┌─ EXTRAIT DU DOCUMENT
Arrivée en Suisse par les liens du mariage en 1996, Ruth Leiber est originaire de la Côte d’Ivoire. Elle a fondé l’association Gbonele – Un toit pour toi. C’est une histoire familiale qui l’a mise sur la piste d’un projet qui s’est imposé à elle et qu’elle ne pouvait pas refuser.

C’est grâce à une séance de physiothérapie que le projet démarre vraiment »

De son propre aveu, le parcours migratoire de Ruth Leiber est très simple : « En 1993, j’ai rencontré mon futur mari, un Suisse. Il était en mission pour trois ans en Côte d’Ivoire ». À cette époque, elle travaillait dans une librairie et tenait un atelier de couture et de pâtisserie. De son côté, Philipp Leiber, son heureux prétendant, formait des mécaniciens dans le cadre d’un projet financé par la Direction du développement et de la coopération (DDC).

Ruth est née à 40 kilomètres de Tabou, la capitale de la région. Elle y a effectué toute sa scolarité, puis a suivi une filière dirigée par des sœurs protestantes avant de poursuivre une formation dans un centre technique. Cet établissement était géré par des Européennes. « J’étais tout le temps en contact avec des Alsaciens, des Suisses romands et des Suisses allemands, explique-t-elle. Certaines de mes amies prétendaient qu’un jour je me marierais avec un Européen, ce que je refusais d’entendre. Pour finir la réalité m’a rattrapée sans crier gare ! »

Découverte de la Suisse

En 1995, elle accompagne une ancienne missionnaire en Suisse. C’est son premier voyage en Europe, une découverte qu’elle effectuera sans son futur mari. La situation est cocasse car pendant que la jeune Ivoirienne découvre la Suisse, son amoureux helvétique est en Côte d’Ivoire. L’époque n’est pas à la communication instantanée ; la relation se poursuit par des échanges épistolaires. « Chaque semaine, j’attendais un courrier de mon fiancé via Swissair », rigole Ruth.
└─
- [OBJECTIF POURSUIVI]: Reproduisez à l'identique le passage du portrait de Ruth Leiber qui va de « Arrivée en Suisse » jusqu'à « la coopération (DDC). ». Les items qui suivent n'ont aucun lien avec le portrait de Ruth Leiber.
┌─ LISTE DES DONNÉES
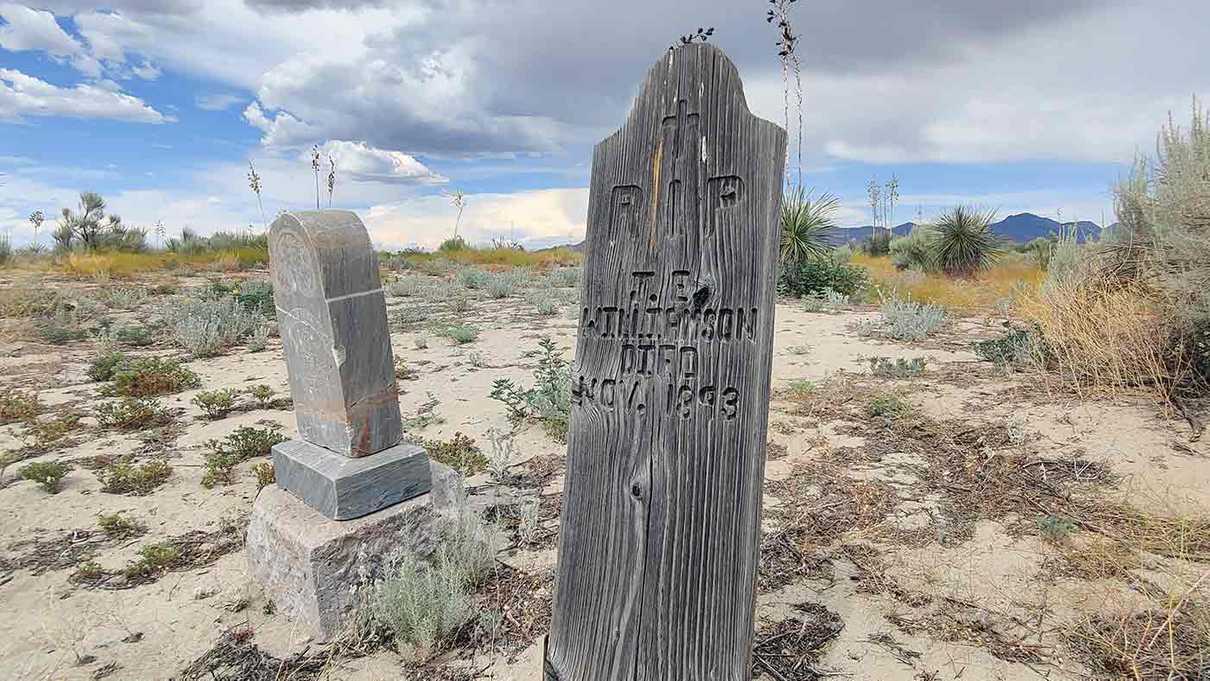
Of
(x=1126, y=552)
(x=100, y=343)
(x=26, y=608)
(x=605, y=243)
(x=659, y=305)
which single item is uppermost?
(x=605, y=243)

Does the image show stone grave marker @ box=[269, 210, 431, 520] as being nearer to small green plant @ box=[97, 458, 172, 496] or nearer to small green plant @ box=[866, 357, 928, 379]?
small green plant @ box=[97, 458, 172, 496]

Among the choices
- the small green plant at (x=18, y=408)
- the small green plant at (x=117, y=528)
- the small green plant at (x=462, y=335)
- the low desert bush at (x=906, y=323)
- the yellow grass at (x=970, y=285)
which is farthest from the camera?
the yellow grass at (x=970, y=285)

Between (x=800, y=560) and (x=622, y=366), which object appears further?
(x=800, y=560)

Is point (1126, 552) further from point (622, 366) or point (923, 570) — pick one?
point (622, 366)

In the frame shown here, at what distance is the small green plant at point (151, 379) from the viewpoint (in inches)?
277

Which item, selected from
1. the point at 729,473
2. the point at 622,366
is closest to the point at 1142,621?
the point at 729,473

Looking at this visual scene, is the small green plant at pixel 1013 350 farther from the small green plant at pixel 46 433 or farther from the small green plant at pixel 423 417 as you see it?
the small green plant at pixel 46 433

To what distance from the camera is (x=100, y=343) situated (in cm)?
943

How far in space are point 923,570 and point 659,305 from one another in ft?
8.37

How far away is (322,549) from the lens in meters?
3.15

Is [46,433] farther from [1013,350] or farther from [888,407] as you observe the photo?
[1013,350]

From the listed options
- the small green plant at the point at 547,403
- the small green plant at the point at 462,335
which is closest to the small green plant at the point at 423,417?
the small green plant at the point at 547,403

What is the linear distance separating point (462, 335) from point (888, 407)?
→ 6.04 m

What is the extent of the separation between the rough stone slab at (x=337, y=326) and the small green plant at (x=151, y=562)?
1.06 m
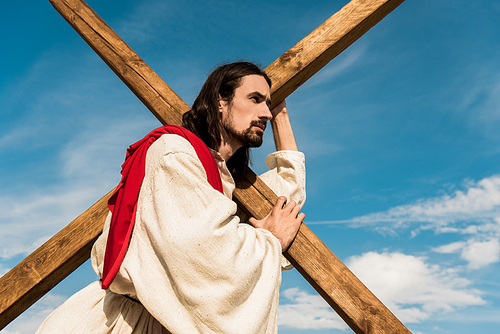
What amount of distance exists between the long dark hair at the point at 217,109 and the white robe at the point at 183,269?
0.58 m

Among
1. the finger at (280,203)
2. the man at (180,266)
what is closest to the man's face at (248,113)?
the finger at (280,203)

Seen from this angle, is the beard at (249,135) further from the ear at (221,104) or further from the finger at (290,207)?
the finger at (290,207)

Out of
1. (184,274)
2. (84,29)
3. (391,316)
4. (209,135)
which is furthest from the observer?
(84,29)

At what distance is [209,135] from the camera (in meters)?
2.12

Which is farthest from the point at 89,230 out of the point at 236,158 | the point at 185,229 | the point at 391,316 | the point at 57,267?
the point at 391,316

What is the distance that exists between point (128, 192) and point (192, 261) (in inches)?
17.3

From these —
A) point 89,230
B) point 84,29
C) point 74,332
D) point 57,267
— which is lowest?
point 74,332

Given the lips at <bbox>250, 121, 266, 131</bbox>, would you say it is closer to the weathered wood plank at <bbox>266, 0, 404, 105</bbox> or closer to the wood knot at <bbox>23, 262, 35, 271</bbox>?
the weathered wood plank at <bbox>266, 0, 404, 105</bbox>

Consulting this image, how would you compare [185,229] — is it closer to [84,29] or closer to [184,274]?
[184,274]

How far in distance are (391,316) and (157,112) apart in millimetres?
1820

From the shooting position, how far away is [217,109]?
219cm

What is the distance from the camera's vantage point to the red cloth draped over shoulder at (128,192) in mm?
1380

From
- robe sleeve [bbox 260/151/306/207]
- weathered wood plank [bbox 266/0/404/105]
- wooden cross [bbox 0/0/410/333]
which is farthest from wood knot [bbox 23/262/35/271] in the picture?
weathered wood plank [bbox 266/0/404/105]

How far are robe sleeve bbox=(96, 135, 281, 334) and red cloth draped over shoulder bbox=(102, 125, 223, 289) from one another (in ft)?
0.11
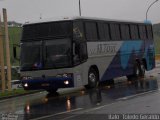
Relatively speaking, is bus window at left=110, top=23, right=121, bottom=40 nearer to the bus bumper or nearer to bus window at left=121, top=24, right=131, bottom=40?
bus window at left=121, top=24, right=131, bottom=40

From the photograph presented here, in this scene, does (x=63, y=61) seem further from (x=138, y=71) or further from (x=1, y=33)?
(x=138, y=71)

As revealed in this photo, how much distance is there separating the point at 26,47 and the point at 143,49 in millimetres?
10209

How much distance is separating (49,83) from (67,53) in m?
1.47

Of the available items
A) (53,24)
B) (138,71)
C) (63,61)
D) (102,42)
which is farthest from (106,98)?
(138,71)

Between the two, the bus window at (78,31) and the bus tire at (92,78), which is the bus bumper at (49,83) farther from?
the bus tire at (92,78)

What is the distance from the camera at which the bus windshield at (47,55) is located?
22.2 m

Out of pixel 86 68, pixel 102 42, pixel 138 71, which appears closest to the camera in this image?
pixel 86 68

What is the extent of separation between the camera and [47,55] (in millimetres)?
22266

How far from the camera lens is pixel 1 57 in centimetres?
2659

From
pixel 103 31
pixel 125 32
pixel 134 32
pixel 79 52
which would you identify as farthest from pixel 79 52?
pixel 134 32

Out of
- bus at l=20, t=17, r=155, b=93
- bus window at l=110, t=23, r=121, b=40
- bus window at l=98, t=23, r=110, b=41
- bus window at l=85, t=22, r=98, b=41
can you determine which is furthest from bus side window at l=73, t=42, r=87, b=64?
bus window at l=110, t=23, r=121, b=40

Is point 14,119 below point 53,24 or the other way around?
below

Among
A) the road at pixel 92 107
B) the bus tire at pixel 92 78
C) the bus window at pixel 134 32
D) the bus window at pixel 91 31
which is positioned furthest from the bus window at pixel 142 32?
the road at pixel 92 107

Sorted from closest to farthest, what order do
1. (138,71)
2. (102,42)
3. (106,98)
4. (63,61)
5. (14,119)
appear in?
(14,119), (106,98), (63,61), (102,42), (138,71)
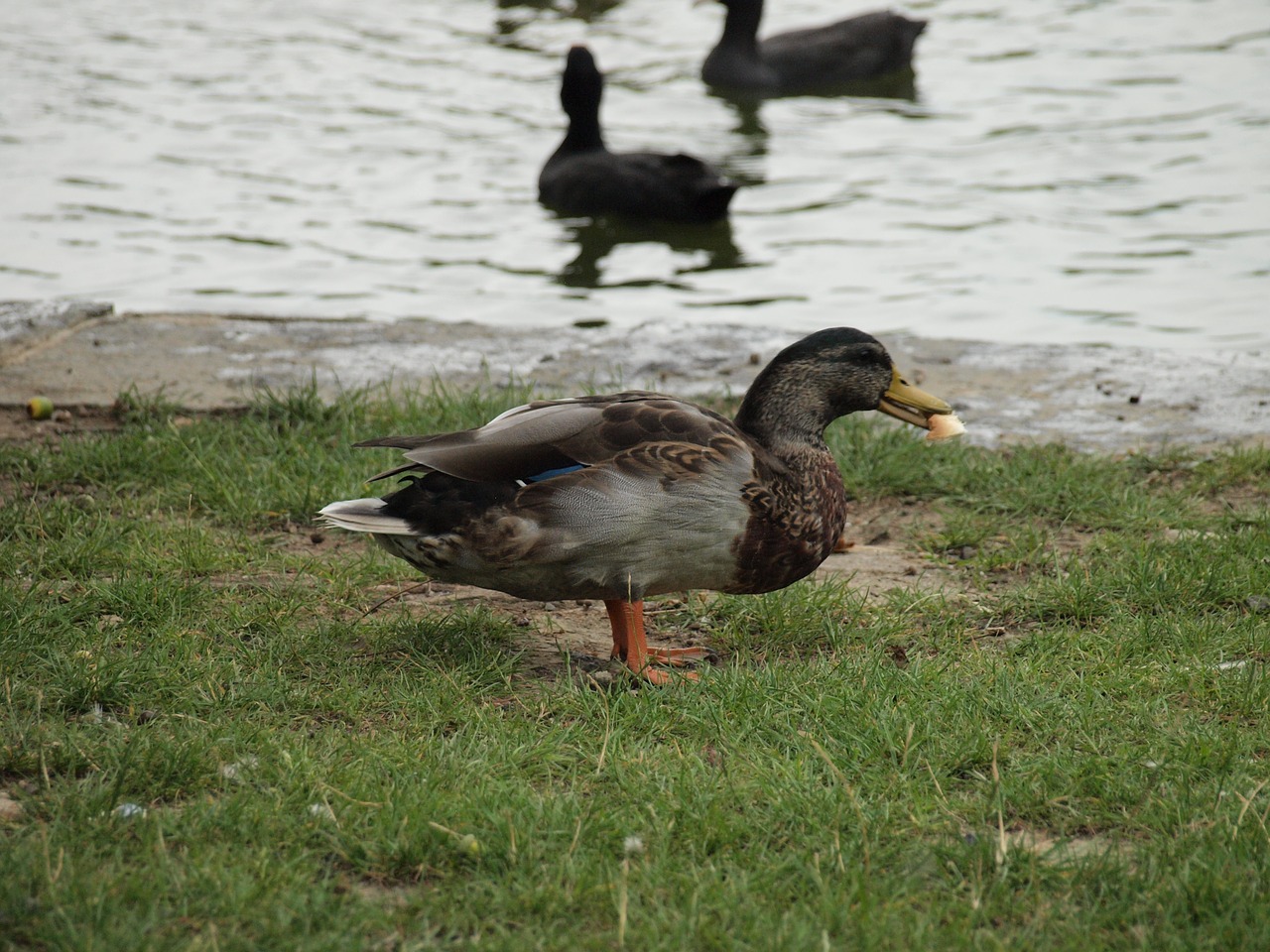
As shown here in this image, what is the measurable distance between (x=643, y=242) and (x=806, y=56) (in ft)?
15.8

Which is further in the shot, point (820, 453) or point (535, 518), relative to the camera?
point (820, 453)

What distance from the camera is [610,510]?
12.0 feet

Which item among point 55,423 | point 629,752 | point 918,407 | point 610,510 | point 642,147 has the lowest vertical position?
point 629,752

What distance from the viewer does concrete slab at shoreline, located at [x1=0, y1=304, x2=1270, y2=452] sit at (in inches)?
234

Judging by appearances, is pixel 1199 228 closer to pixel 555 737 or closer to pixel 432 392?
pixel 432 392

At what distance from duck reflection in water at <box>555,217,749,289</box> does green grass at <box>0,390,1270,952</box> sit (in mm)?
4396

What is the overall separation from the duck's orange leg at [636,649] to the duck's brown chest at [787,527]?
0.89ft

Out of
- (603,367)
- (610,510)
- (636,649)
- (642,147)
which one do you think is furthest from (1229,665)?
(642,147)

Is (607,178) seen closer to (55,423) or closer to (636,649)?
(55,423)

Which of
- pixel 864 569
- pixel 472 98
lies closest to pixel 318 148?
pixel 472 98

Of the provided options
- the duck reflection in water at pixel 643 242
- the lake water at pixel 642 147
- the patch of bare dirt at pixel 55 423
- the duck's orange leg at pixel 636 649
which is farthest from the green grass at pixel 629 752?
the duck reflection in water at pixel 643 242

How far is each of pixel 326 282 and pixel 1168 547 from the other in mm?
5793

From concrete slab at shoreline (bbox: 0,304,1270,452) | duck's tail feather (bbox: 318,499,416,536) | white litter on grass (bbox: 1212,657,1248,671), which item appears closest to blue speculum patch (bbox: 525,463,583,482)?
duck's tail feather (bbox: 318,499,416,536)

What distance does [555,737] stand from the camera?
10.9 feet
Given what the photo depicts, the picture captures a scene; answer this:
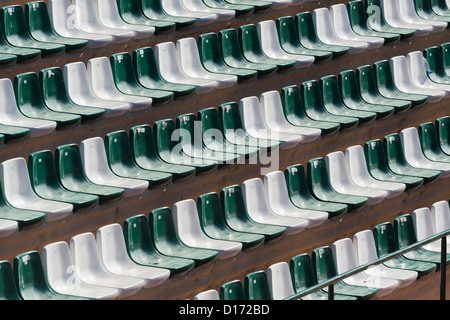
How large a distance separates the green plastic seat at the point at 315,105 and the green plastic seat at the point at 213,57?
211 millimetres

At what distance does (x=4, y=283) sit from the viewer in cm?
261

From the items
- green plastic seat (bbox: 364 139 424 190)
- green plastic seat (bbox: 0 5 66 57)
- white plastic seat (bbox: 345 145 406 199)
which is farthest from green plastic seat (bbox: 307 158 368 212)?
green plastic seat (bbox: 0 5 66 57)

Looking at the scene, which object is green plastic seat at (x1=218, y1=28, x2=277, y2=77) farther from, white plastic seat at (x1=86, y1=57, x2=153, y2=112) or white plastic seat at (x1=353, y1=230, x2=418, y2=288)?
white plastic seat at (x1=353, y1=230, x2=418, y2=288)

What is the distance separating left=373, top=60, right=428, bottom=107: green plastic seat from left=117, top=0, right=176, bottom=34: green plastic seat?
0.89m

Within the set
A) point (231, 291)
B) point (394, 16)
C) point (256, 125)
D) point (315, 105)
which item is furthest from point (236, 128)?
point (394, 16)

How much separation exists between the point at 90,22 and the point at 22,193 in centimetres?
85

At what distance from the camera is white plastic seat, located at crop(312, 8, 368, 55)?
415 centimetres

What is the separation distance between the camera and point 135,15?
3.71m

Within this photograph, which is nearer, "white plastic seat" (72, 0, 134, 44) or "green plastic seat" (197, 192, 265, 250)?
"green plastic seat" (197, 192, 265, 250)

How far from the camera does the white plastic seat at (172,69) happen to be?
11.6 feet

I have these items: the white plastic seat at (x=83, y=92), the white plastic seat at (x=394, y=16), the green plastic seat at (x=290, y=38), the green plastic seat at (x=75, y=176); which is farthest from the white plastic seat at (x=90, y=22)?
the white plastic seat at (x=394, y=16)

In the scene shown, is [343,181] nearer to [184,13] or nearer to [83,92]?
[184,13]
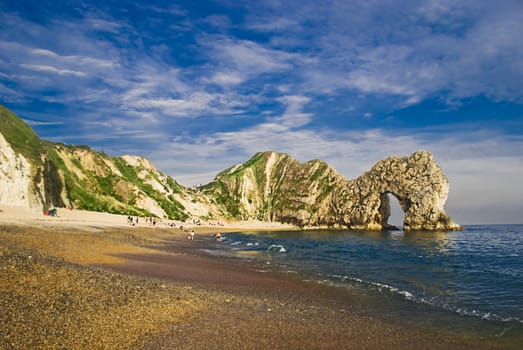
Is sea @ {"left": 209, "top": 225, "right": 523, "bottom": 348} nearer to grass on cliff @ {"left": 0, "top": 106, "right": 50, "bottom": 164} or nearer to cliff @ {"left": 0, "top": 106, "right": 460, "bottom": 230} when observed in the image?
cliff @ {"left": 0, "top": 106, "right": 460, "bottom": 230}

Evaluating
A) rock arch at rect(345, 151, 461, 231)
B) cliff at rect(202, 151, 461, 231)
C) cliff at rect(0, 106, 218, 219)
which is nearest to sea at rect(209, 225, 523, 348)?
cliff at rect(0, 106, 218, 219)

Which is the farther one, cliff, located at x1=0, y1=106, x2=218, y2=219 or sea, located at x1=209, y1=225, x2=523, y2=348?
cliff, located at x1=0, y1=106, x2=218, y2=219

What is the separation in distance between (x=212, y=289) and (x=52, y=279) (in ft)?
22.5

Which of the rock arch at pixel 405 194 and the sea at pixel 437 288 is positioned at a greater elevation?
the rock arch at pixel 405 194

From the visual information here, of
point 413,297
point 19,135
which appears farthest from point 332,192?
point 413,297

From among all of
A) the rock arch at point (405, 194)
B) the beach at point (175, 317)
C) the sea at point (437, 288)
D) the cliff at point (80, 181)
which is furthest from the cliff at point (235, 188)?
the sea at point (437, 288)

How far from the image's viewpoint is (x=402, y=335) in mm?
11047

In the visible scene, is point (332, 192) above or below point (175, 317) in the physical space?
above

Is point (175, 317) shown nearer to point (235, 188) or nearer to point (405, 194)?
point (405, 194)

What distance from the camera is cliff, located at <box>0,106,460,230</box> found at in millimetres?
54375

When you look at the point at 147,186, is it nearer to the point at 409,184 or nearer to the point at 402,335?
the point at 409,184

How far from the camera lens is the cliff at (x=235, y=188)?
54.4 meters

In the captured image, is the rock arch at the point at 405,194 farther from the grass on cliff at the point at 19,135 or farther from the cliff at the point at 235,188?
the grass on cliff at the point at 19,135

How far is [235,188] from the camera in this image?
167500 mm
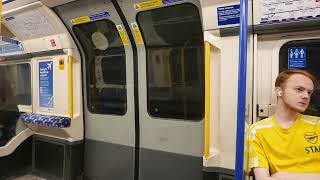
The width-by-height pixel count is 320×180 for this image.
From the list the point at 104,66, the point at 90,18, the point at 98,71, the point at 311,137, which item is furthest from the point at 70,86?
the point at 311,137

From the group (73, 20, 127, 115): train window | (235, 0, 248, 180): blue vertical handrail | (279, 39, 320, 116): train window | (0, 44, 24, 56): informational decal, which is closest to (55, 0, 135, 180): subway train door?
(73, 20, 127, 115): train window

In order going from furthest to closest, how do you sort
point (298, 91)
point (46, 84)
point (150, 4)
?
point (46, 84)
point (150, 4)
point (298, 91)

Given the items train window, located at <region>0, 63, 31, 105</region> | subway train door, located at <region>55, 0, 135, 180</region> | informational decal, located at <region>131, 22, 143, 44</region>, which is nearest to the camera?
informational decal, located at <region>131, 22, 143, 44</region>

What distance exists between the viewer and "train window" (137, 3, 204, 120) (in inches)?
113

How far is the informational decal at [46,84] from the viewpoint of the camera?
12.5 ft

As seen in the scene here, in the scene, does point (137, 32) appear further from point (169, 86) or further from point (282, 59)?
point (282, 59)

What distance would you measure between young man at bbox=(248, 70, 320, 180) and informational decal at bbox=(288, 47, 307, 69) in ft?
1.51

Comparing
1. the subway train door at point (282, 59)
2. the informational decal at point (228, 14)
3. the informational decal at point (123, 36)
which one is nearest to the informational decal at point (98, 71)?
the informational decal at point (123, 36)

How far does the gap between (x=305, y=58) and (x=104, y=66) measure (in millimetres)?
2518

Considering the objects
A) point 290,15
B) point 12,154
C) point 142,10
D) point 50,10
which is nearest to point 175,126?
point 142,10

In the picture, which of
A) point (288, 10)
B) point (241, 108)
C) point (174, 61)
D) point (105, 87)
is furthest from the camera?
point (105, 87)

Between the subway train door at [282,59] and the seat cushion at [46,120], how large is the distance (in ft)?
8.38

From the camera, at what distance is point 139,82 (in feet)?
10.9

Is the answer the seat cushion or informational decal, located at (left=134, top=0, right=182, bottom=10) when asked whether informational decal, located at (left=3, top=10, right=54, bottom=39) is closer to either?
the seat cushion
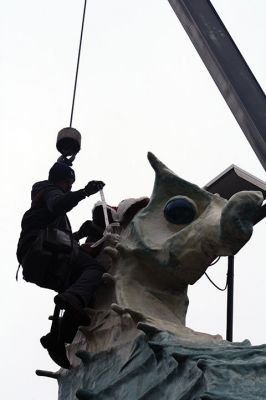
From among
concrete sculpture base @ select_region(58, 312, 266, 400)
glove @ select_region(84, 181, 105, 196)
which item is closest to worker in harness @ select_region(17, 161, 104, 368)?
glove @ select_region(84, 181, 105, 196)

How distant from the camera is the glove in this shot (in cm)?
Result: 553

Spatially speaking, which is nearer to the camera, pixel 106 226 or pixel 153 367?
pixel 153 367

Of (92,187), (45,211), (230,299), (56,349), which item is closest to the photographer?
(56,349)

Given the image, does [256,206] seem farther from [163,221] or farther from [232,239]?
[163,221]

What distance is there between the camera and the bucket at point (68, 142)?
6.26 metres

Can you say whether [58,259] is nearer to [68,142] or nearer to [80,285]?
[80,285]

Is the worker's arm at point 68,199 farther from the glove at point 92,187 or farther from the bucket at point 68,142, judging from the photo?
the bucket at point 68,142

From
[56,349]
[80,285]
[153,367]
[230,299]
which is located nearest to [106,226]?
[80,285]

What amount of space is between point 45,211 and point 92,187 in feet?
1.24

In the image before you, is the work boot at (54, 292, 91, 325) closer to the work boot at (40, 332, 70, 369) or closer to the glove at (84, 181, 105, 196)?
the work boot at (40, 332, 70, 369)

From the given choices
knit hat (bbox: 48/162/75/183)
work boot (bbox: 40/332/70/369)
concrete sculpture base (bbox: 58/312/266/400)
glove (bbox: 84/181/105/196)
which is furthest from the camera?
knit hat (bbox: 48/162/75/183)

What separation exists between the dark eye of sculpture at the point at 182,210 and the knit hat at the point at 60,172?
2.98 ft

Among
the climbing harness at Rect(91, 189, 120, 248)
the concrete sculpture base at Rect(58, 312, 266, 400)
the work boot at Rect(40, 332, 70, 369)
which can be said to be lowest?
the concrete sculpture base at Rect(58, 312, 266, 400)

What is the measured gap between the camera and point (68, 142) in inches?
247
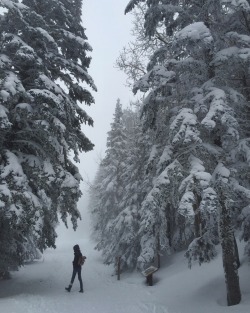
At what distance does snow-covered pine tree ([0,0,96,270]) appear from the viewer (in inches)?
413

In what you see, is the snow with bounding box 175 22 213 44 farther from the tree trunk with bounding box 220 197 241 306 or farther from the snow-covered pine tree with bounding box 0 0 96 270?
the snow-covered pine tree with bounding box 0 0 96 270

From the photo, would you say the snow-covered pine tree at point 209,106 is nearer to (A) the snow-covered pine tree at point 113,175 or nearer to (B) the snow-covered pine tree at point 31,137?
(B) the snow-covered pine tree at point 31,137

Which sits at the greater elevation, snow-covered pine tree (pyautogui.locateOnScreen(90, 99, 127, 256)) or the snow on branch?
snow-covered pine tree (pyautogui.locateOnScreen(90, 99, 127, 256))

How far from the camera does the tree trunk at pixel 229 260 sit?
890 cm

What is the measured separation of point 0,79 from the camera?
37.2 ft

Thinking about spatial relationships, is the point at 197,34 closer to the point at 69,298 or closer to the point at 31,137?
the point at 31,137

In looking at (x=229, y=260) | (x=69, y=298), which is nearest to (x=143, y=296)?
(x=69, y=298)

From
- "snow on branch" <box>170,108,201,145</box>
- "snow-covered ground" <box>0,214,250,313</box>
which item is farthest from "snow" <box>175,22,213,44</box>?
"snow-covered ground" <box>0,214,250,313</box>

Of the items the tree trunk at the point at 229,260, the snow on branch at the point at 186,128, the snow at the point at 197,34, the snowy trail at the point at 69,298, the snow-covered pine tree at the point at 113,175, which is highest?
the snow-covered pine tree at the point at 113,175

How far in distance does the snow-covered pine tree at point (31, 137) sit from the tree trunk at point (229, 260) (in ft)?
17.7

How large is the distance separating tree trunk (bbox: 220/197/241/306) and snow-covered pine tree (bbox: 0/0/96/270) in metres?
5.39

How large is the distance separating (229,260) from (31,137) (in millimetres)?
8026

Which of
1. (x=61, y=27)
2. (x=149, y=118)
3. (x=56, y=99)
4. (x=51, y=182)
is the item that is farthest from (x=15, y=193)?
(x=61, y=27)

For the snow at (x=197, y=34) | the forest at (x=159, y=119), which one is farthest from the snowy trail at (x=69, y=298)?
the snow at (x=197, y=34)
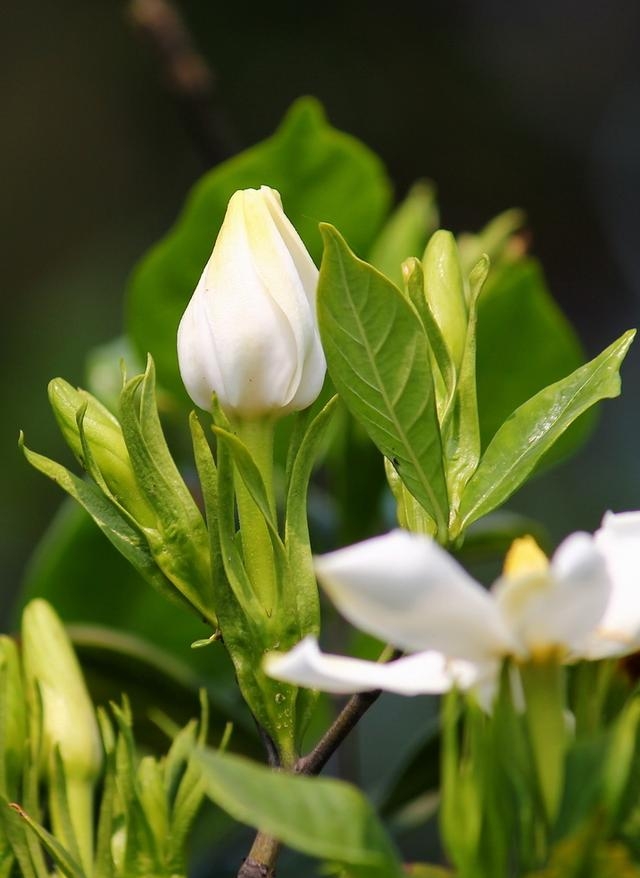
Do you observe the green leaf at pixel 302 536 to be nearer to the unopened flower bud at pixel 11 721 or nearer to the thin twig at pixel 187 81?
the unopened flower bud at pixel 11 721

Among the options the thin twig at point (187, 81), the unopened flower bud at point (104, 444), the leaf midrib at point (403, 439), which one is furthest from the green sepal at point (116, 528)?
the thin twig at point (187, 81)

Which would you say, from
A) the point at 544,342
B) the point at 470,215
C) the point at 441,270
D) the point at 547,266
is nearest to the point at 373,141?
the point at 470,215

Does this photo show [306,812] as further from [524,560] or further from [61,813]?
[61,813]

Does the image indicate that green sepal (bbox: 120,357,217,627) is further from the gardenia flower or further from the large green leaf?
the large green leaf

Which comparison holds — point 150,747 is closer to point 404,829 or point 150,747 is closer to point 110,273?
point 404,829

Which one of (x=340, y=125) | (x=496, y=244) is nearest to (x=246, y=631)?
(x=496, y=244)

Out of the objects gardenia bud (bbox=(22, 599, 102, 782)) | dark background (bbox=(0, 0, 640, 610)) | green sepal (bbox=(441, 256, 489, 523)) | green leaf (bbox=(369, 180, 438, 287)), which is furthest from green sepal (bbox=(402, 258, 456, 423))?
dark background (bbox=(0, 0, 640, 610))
└─
- [RÉSULTAT]:
Arrivée en Suisse par les liens du mariage en 1996, Ruth Leiber est originaire de la Côte d’Ivoire. Elle a fondé l’association Gbonele – Un toit pour toi. C’est une histoire familiale qui l’a mise sur la piste d’un projet qui s’est imposé à elle et qu’elle ne pouvait pas refuser.

C’est grâce à une séance de physiothérapie que le projet démarre vraiment »

De son propre aveu, le parcours migratoire de Ruth Leiber est très simple : « En 1993, j’ai rencontré mon futur mari, un Suisse. Il était en mission pour trois ans en Côte d’Ivoire ». À cette époque, elle travaillait dans une librairie et tenait un atelier de couture et de pâtisserie. De son côté, Philipp Leiber, son heureux prétendant, formait des mécaniciens dans le cadre d’un projet financé par la Direction du développement et de la coopération (DDC).